• TEXTO DADO:

No hablábamos nunca bajo el sol, ni en los cruces, paradas o semáforos. Pasaban los autos con sus naturales ruidos amortiguados por el olor a sudor de sus pasajeros. No se hablaban. Fingían que no se miraban. Ese era el anonimato: fingir que no éramos humanos, a veces creerlo. Fingir y olvidar. No recordar sobre todo a aquellos con los que nos cruzábamos por azar en calles, autobuses o metros. Ninguno de esos alimentaban nuestro narcisismo. Para qué recordar pues. Al menos que fuese en el dolor.
Sacudidas las paredes por la larga nieve nocturna, aparecen, ya de madrugada, débiles, eco del crujir, como papel arrugadas, y aún perfume. Los árboles, como visiones de ruinas, en la ciega ira del pasar, se hacen noche desgastada y cantar. Soledad de las turbias manos que no conocieron a nadie.
Esos ojos del silencio, desconocidos y amorosos, miran a través de los cristales de la noche. Ese centro del oleaje de fuerza y agua, de ternura y antojo, se oponen como puertas bien cerradas. Por eso las almas desechas. Por eso las piedras remotas esconden a veces cadáveres. Se anuló toda esperanza aún después del sacrificio. Hubo allí más lágrimas, más grietas en los árboles que savia, e incluso visiones de aquellos tiempos de destrucción.

• OBJETIVO DE LA TAREA:
Según el texto dado, ¿en qué consistía el anonimato? Las líneas provienen de una fuente distinta.

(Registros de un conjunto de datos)
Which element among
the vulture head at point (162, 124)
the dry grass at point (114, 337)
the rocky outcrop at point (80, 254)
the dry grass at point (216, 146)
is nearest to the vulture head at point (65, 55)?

• SOLUCIÓN ESCRITA:
En fingir que no éramos humanos y, a veces, creerlo.